==== DATASET RECORDS

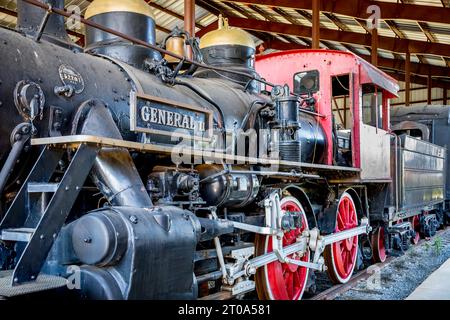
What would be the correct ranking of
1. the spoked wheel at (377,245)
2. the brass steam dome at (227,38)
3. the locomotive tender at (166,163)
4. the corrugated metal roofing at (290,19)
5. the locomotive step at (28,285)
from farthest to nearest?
the corrugated metal roofing at (290,19)
the spoked wheel at (377,245)
the brass steam dome at (227,38)
the locomotive tender at (166,163)
the locomotive step at (28,285)

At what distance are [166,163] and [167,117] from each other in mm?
356

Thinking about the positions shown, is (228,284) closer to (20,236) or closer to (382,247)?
(20,236)

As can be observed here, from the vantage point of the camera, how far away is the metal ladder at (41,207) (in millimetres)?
2078

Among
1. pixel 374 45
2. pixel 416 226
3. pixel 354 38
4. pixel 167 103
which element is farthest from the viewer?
pixel 354 38

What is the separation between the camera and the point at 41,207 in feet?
7.70

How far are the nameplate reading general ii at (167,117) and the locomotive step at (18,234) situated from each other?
0.84 metres

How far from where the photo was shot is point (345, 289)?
4969 millimetres

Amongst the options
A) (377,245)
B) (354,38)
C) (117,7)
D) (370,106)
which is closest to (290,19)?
(354,38)

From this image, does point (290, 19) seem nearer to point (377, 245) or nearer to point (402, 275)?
point (377, 245)

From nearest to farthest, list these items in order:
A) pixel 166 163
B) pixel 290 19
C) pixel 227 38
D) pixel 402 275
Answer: pixel 166 163 < pixel 227 38 < pixel 402 275 < pixel 290 19

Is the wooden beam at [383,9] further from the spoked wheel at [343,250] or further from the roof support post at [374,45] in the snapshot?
the spoked wheel at [343,250]

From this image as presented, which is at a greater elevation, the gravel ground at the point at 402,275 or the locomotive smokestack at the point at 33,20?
the locomotive smokestack at the point at 33,20

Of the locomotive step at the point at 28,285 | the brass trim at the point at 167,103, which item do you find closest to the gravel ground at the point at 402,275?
the brass trim at the point at 167,103
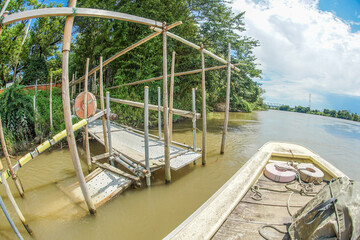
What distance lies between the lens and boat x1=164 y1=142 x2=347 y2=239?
1862 mm

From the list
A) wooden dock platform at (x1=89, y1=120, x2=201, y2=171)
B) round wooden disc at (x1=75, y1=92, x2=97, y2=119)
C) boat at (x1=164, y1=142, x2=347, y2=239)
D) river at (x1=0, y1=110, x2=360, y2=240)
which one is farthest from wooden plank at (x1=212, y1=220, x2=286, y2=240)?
round wooden disc at (x1=75, y1=92, x2=97, y2=119)

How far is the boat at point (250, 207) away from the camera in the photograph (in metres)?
1.86

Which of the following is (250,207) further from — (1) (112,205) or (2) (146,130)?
(1) (112,205)

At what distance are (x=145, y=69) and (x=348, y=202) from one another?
10849 millimetres

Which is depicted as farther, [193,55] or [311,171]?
[193,55]

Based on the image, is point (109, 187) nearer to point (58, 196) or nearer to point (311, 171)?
point (58, 196)

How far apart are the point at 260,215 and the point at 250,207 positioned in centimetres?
18

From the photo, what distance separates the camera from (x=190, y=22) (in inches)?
460

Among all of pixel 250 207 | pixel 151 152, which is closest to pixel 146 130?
pixel 151 152

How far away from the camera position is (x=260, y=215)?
2.22 metres

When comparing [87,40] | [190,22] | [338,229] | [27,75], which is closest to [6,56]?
[27,75]

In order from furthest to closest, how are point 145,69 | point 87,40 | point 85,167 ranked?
point 87,40
point 145,69
point 85,167

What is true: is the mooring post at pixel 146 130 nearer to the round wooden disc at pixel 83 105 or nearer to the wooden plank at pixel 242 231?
the round wooden disc at pixel 83 105

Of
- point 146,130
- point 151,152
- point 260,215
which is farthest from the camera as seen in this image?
point 151,152
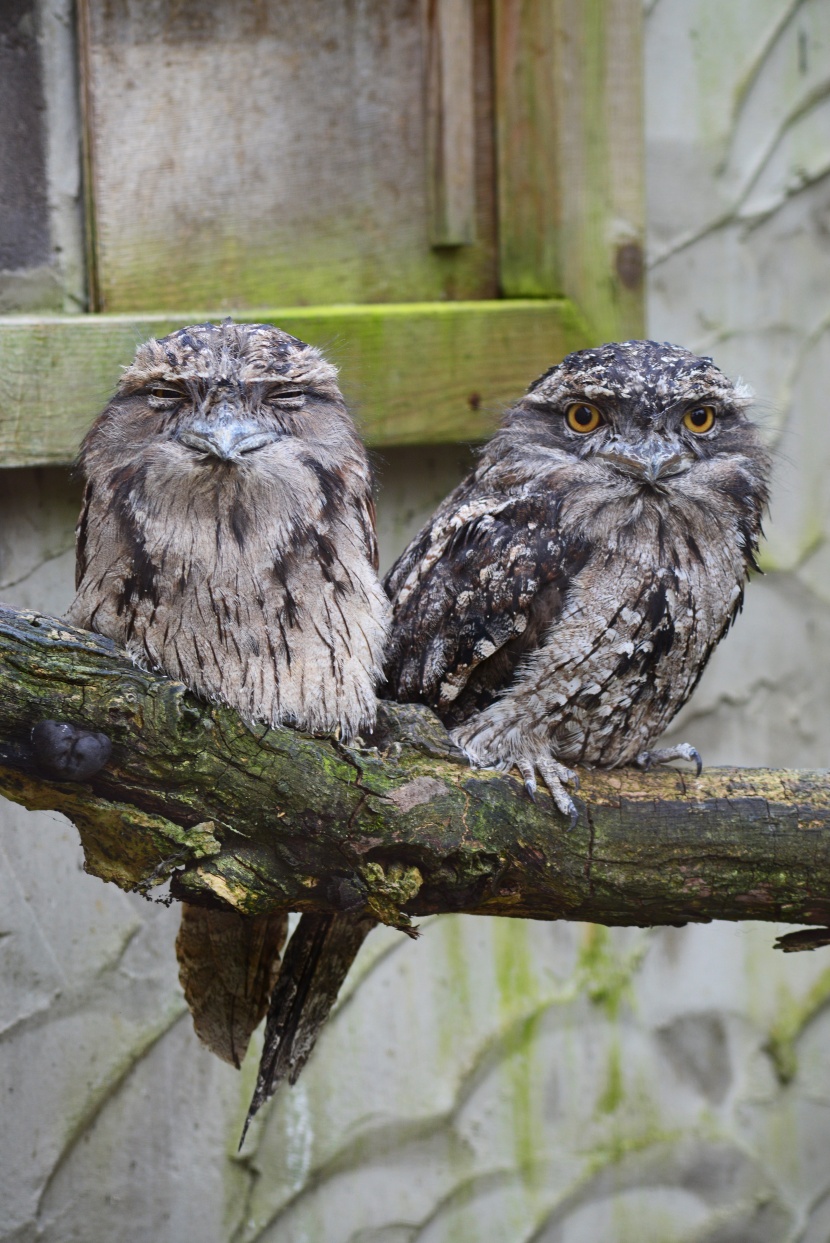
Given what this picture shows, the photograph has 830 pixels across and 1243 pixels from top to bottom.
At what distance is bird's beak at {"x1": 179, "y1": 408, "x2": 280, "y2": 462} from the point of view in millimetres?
1689

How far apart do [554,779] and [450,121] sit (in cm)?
165

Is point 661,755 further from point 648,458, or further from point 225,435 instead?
point 225,435

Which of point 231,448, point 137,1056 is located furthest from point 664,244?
point 137,1056

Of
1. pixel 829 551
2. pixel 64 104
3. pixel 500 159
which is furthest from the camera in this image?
pixel 829 551

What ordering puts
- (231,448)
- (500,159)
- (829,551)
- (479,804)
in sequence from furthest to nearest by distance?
(829,551) < (500,159) < (479,804) < (231,448)

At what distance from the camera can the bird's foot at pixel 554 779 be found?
76.5 inches

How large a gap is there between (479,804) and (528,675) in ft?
1.03

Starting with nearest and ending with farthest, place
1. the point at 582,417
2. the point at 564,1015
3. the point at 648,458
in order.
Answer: the point at 648,458 < the point at 582,417 < the point at 564,1015

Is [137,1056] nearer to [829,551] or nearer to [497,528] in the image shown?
[497,528]

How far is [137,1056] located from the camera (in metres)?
2.70

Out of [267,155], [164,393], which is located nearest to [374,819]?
[164,393]

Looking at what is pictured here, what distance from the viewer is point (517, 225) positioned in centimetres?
295

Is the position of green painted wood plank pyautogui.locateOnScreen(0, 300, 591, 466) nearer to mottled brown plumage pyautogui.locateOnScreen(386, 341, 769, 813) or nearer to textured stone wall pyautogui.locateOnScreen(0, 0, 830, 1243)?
textured stone wall pyautogui.locateOnScreen(0, 0, 830, 1243)

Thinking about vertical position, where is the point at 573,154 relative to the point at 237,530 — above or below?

========

EXERCISE TASK: Transcribe all of the entries above word for word, omitting the pictures.

SOLVED PROBLEM:
What would be the correct ranking of
1. the spoked wheel at (377,245)
2. the brass steam dome at (227,38)
3. the locomotive tender at (166,163)
4. the corrugated metal roofing at (290,19)
5. the locomotive step at (28,285)
from farthest to nearest?
the corrugated metal roofing at (290,19)
the spoked wheel at (377,245)
the brass steam dome at (227,38)
the locomotive tender at (166,163)
the locomotive step at (28,285)

At what distance are [166,163] and [167,117] from each other in mm?
356

Thinking about the positions shown, is (228,284) closer to (20,236) or closer to (382,247)?
(20,236)

As can be observed here, from the vantage point of the camera, how far away is the metal ladder at (41,207) (in millimetres)?
2078

Among
1. pixel 374 45
2. pixel 416 226
3. pixel 354 38
4. pixel 167 103
which element is farthest from the viewer?
pixel 354 38

What is the separation between the camera and the point at 41,207 in feet?
7.70

How far are the nameplate reading general ii at (167,117) and the locomotive step at (18,234) situated from each other?
0.84 metres

How far from where the photo was shot is point (345, 289)?
4969 millimetres

Amongst the options
A) (377,245)
B) (354,38)
C) (117,7)
D) (370,106)
which is closest to (290,19)?
(354,38)

From this image, does point (290, 19) seem nearer to point (377, 245) or nearer to point (402, 275)?
point (377, 245)

From nearest to farthest, list these items in order:
A) pixel 166 163
B) pixel 290 19
C) pixel 227 38
D) pixel 402 275
Answer: pixel 166 163 < pixel 227 38 < pixel 402 275 < pixel 290 19

Is the wooden beam at [383,9] further from the spoked wheel at [343,250] or further from the roof support post at [374,45] in the snapshot?
the spoked wheel at [343,250]

From this image as presented, which is at a greater elevation, the gravel ground at the point at 402,275 or the locomotive smokestack at the point at 33,20?
the locomotive smokestack at the point at 33,20

Of the locomotive step at the point at 28,285 | the brass trim at the point at 167,103, which item do you find closest to the gravel ground at the point at 402,275?
the brass trim at the point at 167,103
What distance lies between the lens and boat x1=164 y1=142 x2=347 y2=239?
1862 mm

From the list
A) wooden dock platform at (x1=89, y1=120, x2=201, y2=171)
B) round wooden disc at (x1=75, y1=92, x2=97, y2=119)
C) boat at (x1=164, y1=142, x2=347, y2=239)
D) river at (x1=0, y1=110, x2=360, y2=240)
which one is farthest from wooden plank at (x1=212, y1=220, x2=286, y2=240)?
round wooden disc at (x1=75, y1=92, x2=97, y2=119)

How far is the boat at point (250, 207) away from the camera in the photograph (in metres)?
1.86

Which of the following is (250,207) further from — (1) (112,205) or (2) (146,130)?
(1) (112,205)

At what distance are (x=145, y=69) and (x=348, y=202) from one another?
10849 millimetres

Which is depicted as farther, [193,55] or [311,171]?
[193,55]

Based on the image, is point (109, 187) nearer to point (58, 196) or nearer to point (311, 171)?
point (58, 196)

How far apart are the point at 260,215 and the point at 250,207 positioned in centimetres?
18

From the photo, what distance separates the camera from (x=190, y=22) (in inches)?
460

Among all of pixel 250 207 | pixel 151 152, which is closest to pixel 146 130?
pixel 151 152

How far away from the camera position is (x=260, y=215)?
2.22 metres

When comparing [87,40] | [190,22] | [338,229] | [27,75], which is closest to [6,56]?
[27,75]

In order from furthest to closest, how are point 145,69 | point 87,40 | point 85,167 ranked?
point 87,40
point 145,69
point 85,167

What is true: is the mooring post at pixel 146 130 nearer to the round wooden disc at pixel 83 105 or nearer to the wooden plank at pixel 242 231?
the round wooden disc at pixel 83 105

Of
- point 146,130
- point 151,152
- point 260,215
which is farthest from the camera as seen in this image?
point 151,152
Given what this picture shows, the photograph has 830 pixels across and 1243 pixels from top to bottom.
At what distance is bird's beak at {"x1": 179, "y1": 408, "x2": 280, "y2": 462} from the point of view in millimetres?
1689

How far apart do [554,779] and [450,121] sit (in cm)?
165

Is point 661,755 further from point 648,458, or further from point 225,435 instead?
point 225,435

Which of point 231,448, point 137,1056 is located furthest from point 664,244?
point 137,1056

Of
1. pixel 829 551
2. pixel 64 104
3. pixel 500 159
which is furthest from the camera in this image?
pixel 829 551

What ordering puts
- (231,448)
- (500,159)
- (829,551)
- (479,804)
in sequence from furthest to nearest by distance?
(829,551) < (500,159) < (479,804) < (231,448)

At what distance from the camera can the bird's foot at pixel 554 779 be found?
76.5 inches

How large a gap is there between (479,804) and (528,675) in ft?
1.03

Starting with nearest and ending with farthest, place
1. the point at 582,417
2. the point at 564,1015
3. the point at 648,458
in order.
Answer: the point at 648,458 < the point at 582,417 < the point at 564,1015

Is [137,1056] nearer to [829,551] or nearer to [497,528] in the image shown?
[497,528]

How far is [137,1056] located from the camera (in metres)?
2.70

Out of [267,155], [164,393], which is located nearest to [374,819]?
[164,393]

Looking at what is pictured here, what distance from the viewer is point (517, 225) positioned in centimetres?
295

Is the position of green painted wood plank pyautogui.locateOnScreen(0, 300, 591, 466) nearer to mottled brown plumage pyautogui.locateOnScreen(386, 341, 769, 813) or nearer to textured stone wall pyautogui.locateOnScreen(0, 0, 830, 1243)?
textured stone wall pyautogui.locateOnScreen(0, 0, 830, 1243)

Thinking about vertical position, where is the point at 573,154 relative to the point at 237,530 — above or below?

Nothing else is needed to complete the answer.